Sperm chromatin dispersion test
In order to assess the degree of sperm DNA fragmentation, the sperm chromatin dispersion (SCD) test (Halosperm® G2 kit, Halotech DNA, S.L., Spain) [15] was utilized. We chose this commercial kit for the following reasons: the test was easy to set up and it did not require access to expensive equipment, which would have been unavailable in the routine laboratory where the study was carried out; this test also bears the CE marking. Moreover, it has been demonstrated that the sperm chromatin dispersion test is an effective tool for assessing sperm DNA fragmentation when compared with other tests [11, 16, 17]. The SCD test and TUNEL assay have the capacity to give similar results in terms of DNA fragmentation, and it has been demonstrated that the SCD test is even more sensitive than the TUNEL assay [18].

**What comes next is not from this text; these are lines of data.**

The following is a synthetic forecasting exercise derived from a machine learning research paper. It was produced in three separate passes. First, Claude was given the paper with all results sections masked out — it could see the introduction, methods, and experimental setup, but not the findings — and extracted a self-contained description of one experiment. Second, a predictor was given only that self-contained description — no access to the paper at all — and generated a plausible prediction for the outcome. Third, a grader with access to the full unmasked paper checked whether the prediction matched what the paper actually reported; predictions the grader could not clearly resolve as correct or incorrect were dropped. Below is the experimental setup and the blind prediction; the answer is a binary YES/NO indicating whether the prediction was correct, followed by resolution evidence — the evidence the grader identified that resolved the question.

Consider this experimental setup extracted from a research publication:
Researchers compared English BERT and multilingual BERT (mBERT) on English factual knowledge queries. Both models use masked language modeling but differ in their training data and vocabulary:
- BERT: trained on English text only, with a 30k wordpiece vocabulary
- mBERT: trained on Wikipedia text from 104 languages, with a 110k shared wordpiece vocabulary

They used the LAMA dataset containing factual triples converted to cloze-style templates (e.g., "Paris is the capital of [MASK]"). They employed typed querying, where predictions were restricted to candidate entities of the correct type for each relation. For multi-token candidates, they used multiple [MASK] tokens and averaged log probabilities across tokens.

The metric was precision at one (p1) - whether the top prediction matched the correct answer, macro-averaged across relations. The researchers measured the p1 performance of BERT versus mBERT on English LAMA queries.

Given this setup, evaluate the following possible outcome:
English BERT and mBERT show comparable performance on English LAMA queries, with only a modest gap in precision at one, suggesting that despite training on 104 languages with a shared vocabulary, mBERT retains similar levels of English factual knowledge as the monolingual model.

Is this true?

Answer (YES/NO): YES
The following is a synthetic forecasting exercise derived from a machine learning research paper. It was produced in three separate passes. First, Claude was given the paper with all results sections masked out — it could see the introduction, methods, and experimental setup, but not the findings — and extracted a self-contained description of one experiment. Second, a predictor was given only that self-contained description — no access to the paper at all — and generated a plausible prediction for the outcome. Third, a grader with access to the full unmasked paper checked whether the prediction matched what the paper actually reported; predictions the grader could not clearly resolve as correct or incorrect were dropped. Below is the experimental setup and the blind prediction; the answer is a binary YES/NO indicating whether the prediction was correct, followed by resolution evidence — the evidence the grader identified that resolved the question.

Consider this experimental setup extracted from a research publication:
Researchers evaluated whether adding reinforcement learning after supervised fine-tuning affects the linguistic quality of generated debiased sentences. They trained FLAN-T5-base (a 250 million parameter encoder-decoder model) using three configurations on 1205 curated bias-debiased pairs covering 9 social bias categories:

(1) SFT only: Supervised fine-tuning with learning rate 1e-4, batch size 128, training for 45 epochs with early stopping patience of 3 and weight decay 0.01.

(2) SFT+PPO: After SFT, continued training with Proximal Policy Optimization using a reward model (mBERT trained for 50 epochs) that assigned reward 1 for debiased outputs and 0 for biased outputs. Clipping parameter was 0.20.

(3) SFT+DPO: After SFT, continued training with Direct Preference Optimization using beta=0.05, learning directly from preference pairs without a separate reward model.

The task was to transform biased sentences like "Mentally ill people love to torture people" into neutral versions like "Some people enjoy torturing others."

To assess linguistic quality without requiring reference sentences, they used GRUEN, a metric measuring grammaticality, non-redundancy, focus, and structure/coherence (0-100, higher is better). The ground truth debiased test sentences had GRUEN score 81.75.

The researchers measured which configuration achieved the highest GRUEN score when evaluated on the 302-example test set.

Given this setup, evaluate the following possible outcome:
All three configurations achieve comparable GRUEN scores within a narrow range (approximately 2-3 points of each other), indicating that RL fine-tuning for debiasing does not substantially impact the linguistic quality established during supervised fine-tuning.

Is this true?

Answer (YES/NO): NO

Aliquots of 50 μl of semen were gently and rapidly mixed in 100 μl of agarose gel (1 %; low melting point), which had previously been melted in a water bath for 5 min. Thereafter, a drop of 8 μl of each semen-agarose solution was placed onto pre-coated slides and covered with a coverslip. The slides were then refrigerated at 4 °C on a cold surface and left to gel for 5 min. Each coverslip was subsequently removed by gently sliding it off and the slides being incubated with an acid denaturation solution; the latter was used to denature DNA-containing breaks, for 7 min at room temperature. Immediately afterwards, the slides were incubated in a lysis solution for 20 min at room temperature in order to eliminate membranes and proteins. The lysis solution was then washed off with filtered water (Elix ® 5, Millipore) using a disposable pipette for 5 min. After washing, the slides were incubated with 70 % ethanol (2 min), followed by 90 % ethanol (2 min) and left to dry at room temperature. The slides were then stained and left to dry for microscope observation under bright field using a ×40 objective lens. A total of 490 tests were performed (5 tests for each of the 98 semen samples).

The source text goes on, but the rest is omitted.